Freedom means freedom to drift and change (life updates, some changes of status, and ruminating on highly personal matters)
(Maenad's note: This is more of a traditional blog post and, tbh, doesn't have shit to do with my writing. So if that is your only interest you can safely ignore this. Thanks! Potential employers, this gets hella personal so don't read if you can't keep things distinct, umkay? I did however mean what I said abotut being an open book. Proceed at caution okay?)
Weird facts about my recovery from surgery…and my recovery from the the people that I have wasted the best years of my life[1] on.
- 1. I no longer drink coffee every day. I do drink coffee, and while I technically can pro’lly start drinking it ‘normally’ I am now in the habit of having it every few days and cold over ice. I do not see a reason to change this for the foreseeable
- 2. I have (obviously) stopped smoking pot. I did so again the other night since the doc cleared me to do so….and I think I’m good. While I will _never_ be a teetotaler of any kind, I am choosing an extended period of sobriety for a lot of reasons but the big one being that reaching for the (most recently) pot to help get through these horrible isolation patches (aka 2013-2022) is that, bluntly, it helped the last four years happen. It enabled that A LOT
- 3. Increasingly I feel a drift, some of it internal and – honestly – some of it adapting to long term shitty circumstances. Is there a difference? Do I care? So henceforth I am identifying my gender presentation and sexual orientation as
Enby femme
pansexual/aromantic
The NB thing is not new, just making if formal. Gender is and
has always been STUPID. (For those who may be unclear on this, this doesn’t’
change anything about my transness, just my gender presentation. (I do remember that this is all very complicated
for some of you. I try to anyway. For me it’s breathing.) Though, again, I’m not changing that, just acknowledging
a drift now that it isn’t threatening anyone.

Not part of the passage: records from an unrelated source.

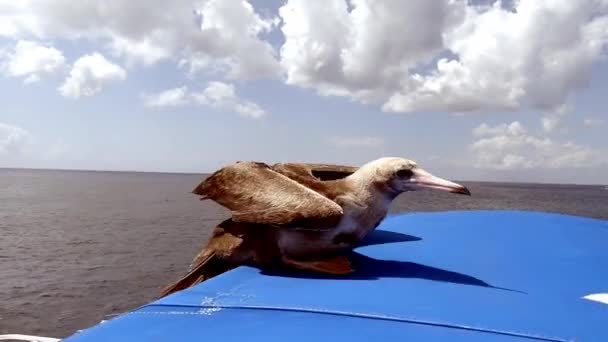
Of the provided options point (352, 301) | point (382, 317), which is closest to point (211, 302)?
point (352, 301)

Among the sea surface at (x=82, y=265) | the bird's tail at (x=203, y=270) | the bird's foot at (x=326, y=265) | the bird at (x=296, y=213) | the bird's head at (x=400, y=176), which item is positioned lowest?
the sea surface at (x=82, y=265)

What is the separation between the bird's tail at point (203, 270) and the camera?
15.0 feet

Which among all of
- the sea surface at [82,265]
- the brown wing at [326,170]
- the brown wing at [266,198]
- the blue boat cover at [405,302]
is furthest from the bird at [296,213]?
the sea surface at [82,265]

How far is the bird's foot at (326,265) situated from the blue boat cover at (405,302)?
0.08 m

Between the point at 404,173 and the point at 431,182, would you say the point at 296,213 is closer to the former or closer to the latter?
the point at 404,173

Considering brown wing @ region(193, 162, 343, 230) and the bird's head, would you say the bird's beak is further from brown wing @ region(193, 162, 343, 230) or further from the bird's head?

I included, in some sense.
Unclenching is good for the soul.
I’ll fuck you, we can be friends, but I’m not interested in a ‘relationship’
with you…or anyone else. Quite possibly ever again. Just…no.
No.
NO.
Go away we don’t want
any. Keep your tidy little heterosexual
interaction model to yourself. EW.
In 30 years I have found it most (always) to be entirely Too much fucking bullshit
for very very VERY little benefit.
In the end, Not a One has been worthy of my secret insides, all
anyone does is trash the place and leave, so no. Fuck that. Keep it friendly or I'll charge admission.

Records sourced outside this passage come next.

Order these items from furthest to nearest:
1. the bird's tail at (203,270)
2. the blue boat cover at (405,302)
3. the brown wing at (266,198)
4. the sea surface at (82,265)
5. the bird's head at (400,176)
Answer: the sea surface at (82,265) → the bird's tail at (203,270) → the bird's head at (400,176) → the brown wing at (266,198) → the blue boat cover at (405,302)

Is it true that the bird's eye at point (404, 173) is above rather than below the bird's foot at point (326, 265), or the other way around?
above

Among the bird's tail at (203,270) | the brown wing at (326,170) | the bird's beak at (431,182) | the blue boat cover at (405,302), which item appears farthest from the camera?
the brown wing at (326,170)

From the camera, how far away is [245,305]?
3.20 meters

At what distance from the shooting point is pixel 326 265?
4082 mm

Besides, outside of cash flow, I have not experienced physical/chemical attraction to almost _anyone_ in about two years. I feel strongly that this is a factor/side effect of my no-longer extent relationship situation, but time will tell. TBH I suspect it’s just an especialy sharp kind of burnout.
Full
and Complete Autonomy. Accept no
substitutes.
[1] Nah, I’m just getting started. But that is how it felt until I shed the heavy encumbering restrictive cloak of living as a member of my former household. IT stung for a while, but I refuse to let myself be defined by this. I am better than that. The best, as they say, is yet to come. BUT I’m FUCKING GETTING THERE Y’ALL on.